La manifestation fait partie de la vie démocratique ; beaucoup d'entre nous ici ont battu le pavé et peuvent en témoigner, car c'est aussi parfois le lieu de la fraternité, où l'on se serre les coudes en avançant avec l'élan des revendications. Tant d'acquis sociaux ont été obtenus à la suite de manifestations, comme M. le rapporteur l'a parfaitement rappelé ! Du groupe de trente personnes aux manifestations syndicales du 1er mai, elles font partie intégrante de l'histoire de France, et sont d'ailleurs parfois le moyen d'imposer démocratiquement une forme de rapport de force.

Je le dis ici solennellement : notre tradition républicaine protège particulièrement la manifestation, qu'elle soit festive ou revendicative. Pour cette raison, notre pays possède l'un des cadres juridiques du droit à manifester les plus libéraux au monde. Une manifestation doit seulement être déclarée ; l'autorité administrative ne peut l'interdire que lorsque « les circonstances font craindre des troubles graves à l'ordre public », selon le code de sécurité intérieure.

Il revient à l'État, garant de l'intérêt général et de l'égalité de tous devant la loi, d'assurer le respect des bornes, qu'il appartient au seul législateur de fixer. En matière de manifestations, tout l'enjeu pour nous est de protéger la liberté de manifester contre ceux qui ne viennent que pour perturber, détériorer, blesser ou détruire – je sais que tel est bien aussi votre objectif, monsieur Brindeau.

L'entrisme ultra-violent est en forte expansion depuis plusieurs années, il constitue une insulte à l'esprit fondamentalement républicain qui préside à toute manifestation organisée dans les règles. Ces phénomènes, dus à une minorité d'individus violents, viennent même de plus en plus éclipser les revendications défendues dans les manifestations : les manifestants eux-mêmes en deviennent les premières victimes, comme les commerçants du voisinage, qui subissent de plein fouet la violence et les dégradations, quand les services d'ordre ou les services d'organisation des manifestations se trouvent débordés.

Gérald Darmanin, ministre de l'intérieur, et moi-même défendons un nouveau schéma de maintien de l'ordre. Couplé à un pilotage renforcé sur le terrain, il crée les conditions d'une meilleure communication avec les manifestants, renforce la mobilité des forces et prévoit davantage d'interventions préventives, pour isoler et écarter des cortèges les éléments violents. Ce schéma a été tout récemment salué par la Défenseure des droits, et validé par le Conseil d'État, après un recours contentieux, en octobre 2020. De même, dans sa toute récente décision QPC du 12 mars dernier, le Conseil constitutionnel a rejeté les recours engagés contre la prétendue absence de garanties techniques de maintien de l'ordre. Nous savons donc que le régime actuel est conforme à la Constitution.

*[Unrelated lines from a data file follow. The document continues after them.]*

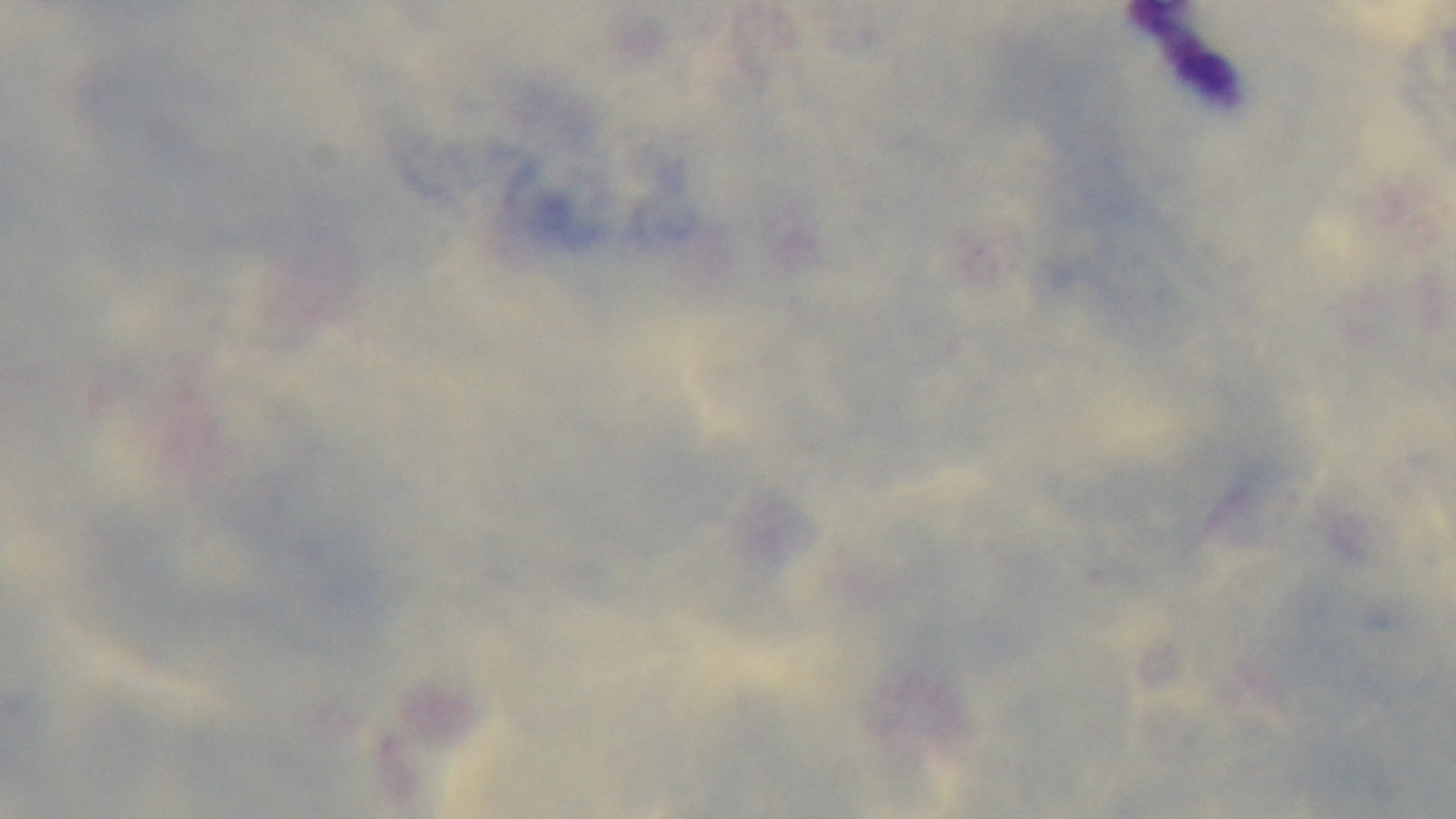

stain = Giemsa
modality = light microscopy
objective = 100x oil immersion
malaria status = uninfected
field of view = one from the slide
capture = mounted 4K digital camera
preparation = thick blood film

Malheureusement, et je le déplore sincèrement, je ne suis pas certaine de pouvoir en dire autant, au nom du ministère de l'intérieur, de la proposition de loi. En effet, son article unique introduit des dispositions permettant, par arrêté du préfet, d'interdire à des individus de prendre part à des manifestations lorsqu'ils constituent une menace d'une gravité particulière pour l'ordre public, ou ont commis des actes particulièrement violents à l'occasion d'une manifestation sur la voie publique, dans les douze mois précédents.

Ces dispositions, comme vous l'avez parfaitement expliqué, s'inspirent de la loi du 10 avril 2019 visant à renforcer et garantir le maintien de l'ordre public lors des manifestations, et plus particulièrement de son article 3. En effet, le Conseil constitutionnel avait censuré, dans sa portée et dans sa teneur, la création d'un tel pouvoir aux mains de l'autorité administrative, dénonçant une mesure qu'il jugeait non proportionnée.

Vous avez voulu reprendre feu l'article 3 censuré en corrigeant les griefs du Conseil constitutionnel, mais les dispositions proposées ne nous semblent pas épuiser les aspects contentieux, dont certains n'ont pas été examinés par les Sages. En outre, l'équilibre proposé entre la préservation de l'ordre public et la liberté de manifester reste, à notre humble avis, incertain ; nous considérerions plus prudent de développer d'autres techniques d'encadrement des manifestations, l'interdiction administrative ne constituant qu'un outil parmi beaucoup d'autres.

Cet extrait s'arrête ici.